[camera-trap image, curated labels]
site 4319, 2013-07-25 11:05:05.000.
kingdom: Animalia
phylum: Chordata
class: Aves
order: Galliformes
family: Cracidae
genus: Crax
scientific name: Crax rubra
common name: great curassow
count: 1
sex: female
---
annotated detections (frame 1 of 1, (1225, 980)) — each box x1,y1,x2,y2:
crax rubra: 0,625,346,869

--

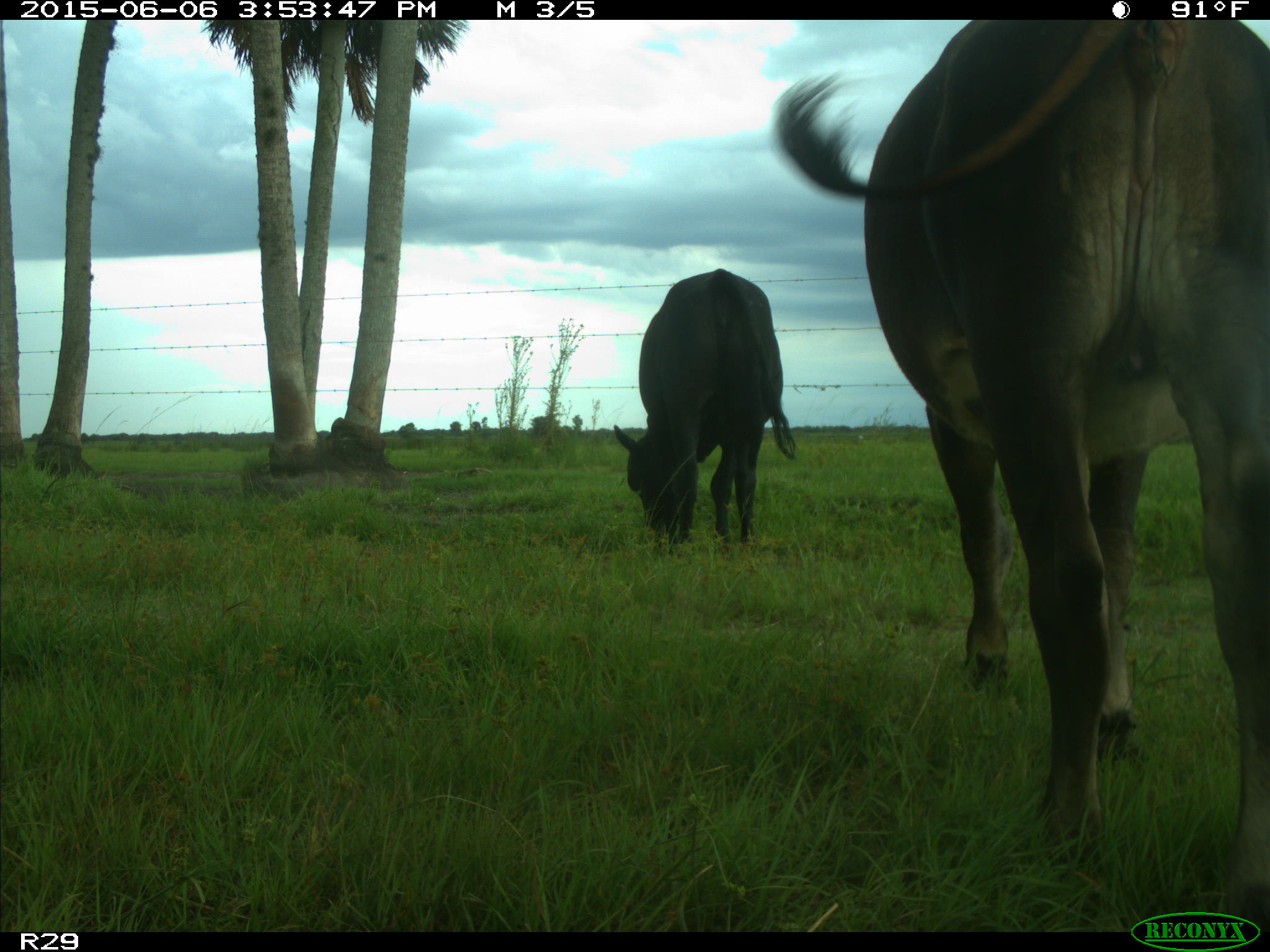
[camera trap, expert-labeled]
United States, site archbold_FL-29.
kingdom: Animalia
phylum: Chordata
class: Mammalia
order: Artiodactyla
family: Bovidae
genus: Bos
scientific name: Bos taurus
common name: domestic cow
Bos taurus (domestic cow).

* * *

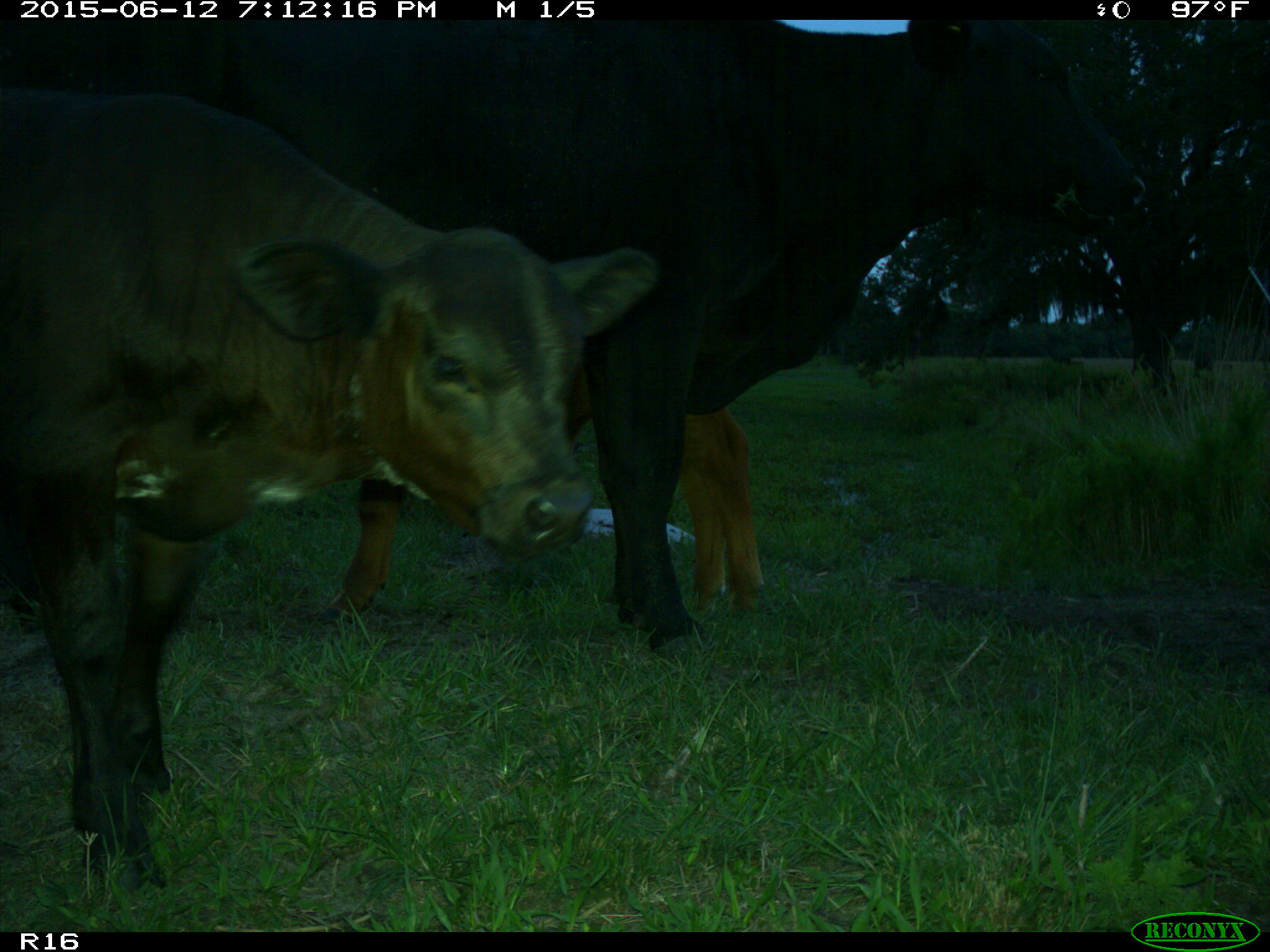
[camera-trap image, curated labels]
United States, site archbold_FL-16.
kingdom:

TASK TO CARRY OUT: List every line above that contains the word "site".

REPLY:
site 4319, 2013-07-25 11:05:05.000.
United States, site archbold_FL-29.
United States, site archbold_FL-16.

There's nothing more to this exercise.